Sejumlah nutrisi disebut menjadi perhatian utama bagi lansia. Protein berperan penting untuk menjaga massa otot, kekuatan, dan membantu pemulihan jaringan. Kebutuhan protein pada lansia umumnya sekitar 1 hingga 1,2 gram per kilogram berat badan per hari, dan dapat meningkat pada kondisi sakit atau masa pemulihan. Sumber protein dapat diperoleh dari daging tanpa lemak, ikan, telur, produk susu, serta kacang-kacangan.
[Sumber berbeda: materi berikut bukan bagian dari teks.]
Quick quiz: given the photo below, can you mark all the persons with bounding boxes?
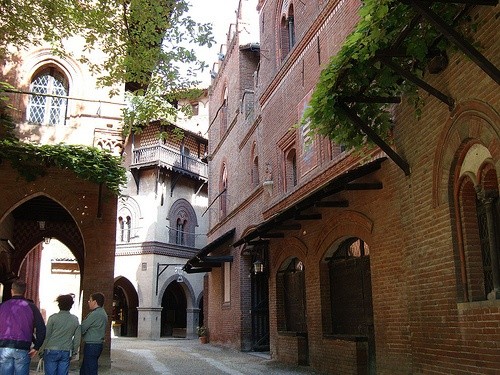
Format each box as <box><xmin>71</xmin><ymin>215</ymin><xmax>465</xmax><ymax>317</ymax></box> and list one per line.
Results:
<box><xmin>38</xmin><ymin>295</ymin><xmax>81</xmax><ymax>375</ymax></box>
<box><xmin>79</xmin><ymin>292</ymin><xmax>108</xmax><ymax>375</ymax></box>
<box><xmin>0</xmin><ymin>279</ymin><xmax>46</xmax><ymax>375</ymax></box>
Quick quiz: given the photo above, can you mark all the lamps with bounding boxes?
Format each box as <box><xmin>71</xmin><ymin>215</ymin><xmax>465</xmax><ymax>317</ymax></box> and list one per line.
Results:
<box><xmin>253</xmin><ymin>260</ymin><xmax>264</xmax><ymax>274</ymax></box>
<box><xmin>174</xmin><ymin>266</ymin><xmax>185</xmax><ymax>283</ymax></box>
Kalsium dan vitamin D juga dinilai esensial untuk menjaga kepadatan tulang dan mencegah osteoporosis. Kalsium dapat dipenuhi melalui susu, yoghurt, keju, dan sayuran hijau. Sementara vitamin D dapat diperoleh dari ikan berlemak seperti salmon dan sarden, serta paparan sinar matahari pagi. Vitamin D membantu penyerapan kalsium agar lebih efektif.
Selain itu, serat diperlukan untuk menjaga kesehatan pencernaan dan mencegah sembelit yang umum terjadi pada lansia. Serat juga berperan dalam membantu mengontrol kadar gula darah dan kolesterol. Sumber serat antara lain buah-buahan, sayuran, biji-bijian utuh, dan kacang-kacangan.
Vitamin B12 menjadi nutrisi lain yang perlu diperhatikan karena berperan dalam fungsi saraf dan produksi sel darah merah. Penyerapan vitamin ini dapat menurun seiring bertambahnya usia. Vitamin B12 dapat diperoleh dari daging, ikan, telur, dan produk susu. Pada kondisi tertentu, suplemen mungkin dibutuhkan atas rekomendasi dokter.
Asupan cairan juga menjadi faktor penting. Dehidrasi disebut sebagai risiko serius pada lansia, sehingga dianjurkan untuk minum air putih secara teratur sepanjang hari, termasuk saat tidak merasa haus. Kecukupan cairan membantu menjaga fungsi organ tubuh dan turut mencegah sembelit.
Di sisi lain, beberapa zat perlu dibatasi. Gula, garam, dan lemak jenuh disarankan dikonsumsi dalam jumlah terbatas. Gula berlebih dikaitkan dengan peningkatan risiko diabetes dan penambahan berat badan. Garam yang tinggi dapat memicu tekanan darah tinggi, sedangkan lemak jenuh berkontribusi pada meningkatnya risiko penyakit jantung.
Untuk memudahkan pemenuhan gizi, lansia dapat menerapkan strategi sederhana, seperti makan dalam porsi kecil tetapi lebih sering untuk mengatasi penurunan nafsu makan dan menjaga asupan nutrisi tetap konsisten. Memastikan kecukupan air minum juga menjadi langkah yang dinilai vital.
Selain pengaturan makan, aktivitas fisik ringan seperti berjalan kaki dianjurkan untuk membantu menjaga kekuatan otot, kepadatan tulang, dan meningkatkan nafsu makan. Agar lebih sesuai dengan kondisi masing-masing individu, konsultasi dengan tenaga kesehatan dapat membantu menyusun rencana gizi dan aktivitas yang tepat.
Secara keseluruhan, gizi lansia menjadi fondasi penting untuk menjaga kesehatan dan kualitas hidup di usia senja. Dengan memprioritaskan protein, kalsium, vitamin D, vitamin B12, serat, serta membatasi gula, garam, dan lemak jenuh, lansia dapat mengurangi risiko penyakit kronis dan tetap aktif. Untuk panduan yang lebih personal, disarankan berkonsultasi dengan dokter atau ahli gizi.